Condamnée en première instance à cinq ans d'inéligibilité avec exécution immédiate (pour détournement de fonds dans l'affaire des assistants parlementaires européens) Marine Le Pen saura le 7 juillet si cette sanction est confirmée en appel. Trois ans de prison, dont un ferme sous bracelet électronique, ainsi qu'une amende de 100'000 euros ont également été requis à son encontre.

«Non, je n'ai pas peur»

Toute peine d'inéligibilité supérieure à deux ans l'empêcherait de se présenter à la présidentielle, auquel cas son dauphin Jordan Bardella, président du RN, porterait les couleurs du parti à cette élection.

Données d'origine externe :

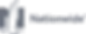 lemonade.png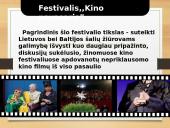 Kinas Lietuvoje 12 puslapis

«Ca ne dépend plus de moi», a reconnu Marine Le Pen, tout en affichant sa sérénité. «Non, je n'ai pas peur. La peur est un sentiment qui ne m'est pas familier. Quand on mène un combat comme je l'ai mené, et comme je continue à le mener, et comme je continuerai quoi qu'il arrive à le mener, la peur n'a pas sa place», a déclaré celle qui a déjà promis de faire campagne aux côtés de Jordan Bardella dans tous les cas de figure.

Pas de campagne avec un bracelet électronique

«Ce ne sera pas possible» de faire campagne avec un bracelet électronique, a tranché Marine Le Pen mercredi, dans l'hypothèse où la Cour d'appel de Paris rendrait une décision lui permettant de se présenter à l'élection présidentielle.

«Si je peux être candidate, je serai candidate pour peu que je puisse faire campagne», a déclaré la cheffe de file du Rassemblement national sur LCI, expliquant que «quand on est un candidat à la présidentielle, il faut être totalement libre de ses mouvements et que ça n'est pas le cas si vous êtes porteur d'un bracelet électronique».

«S'il s'agit de m'autoriser à être candidate, mais de m'empêcher en réalité de mener une campagne tout à fait librement, vous entendez bien que ça ne sera pas possible», a-t-elle ajouté, refusant de «dépendre d'un magistrat pour (l)'autoriser à aller faire un meeting à Romorantin ou aller sur un marché à Hénin-Beaumont».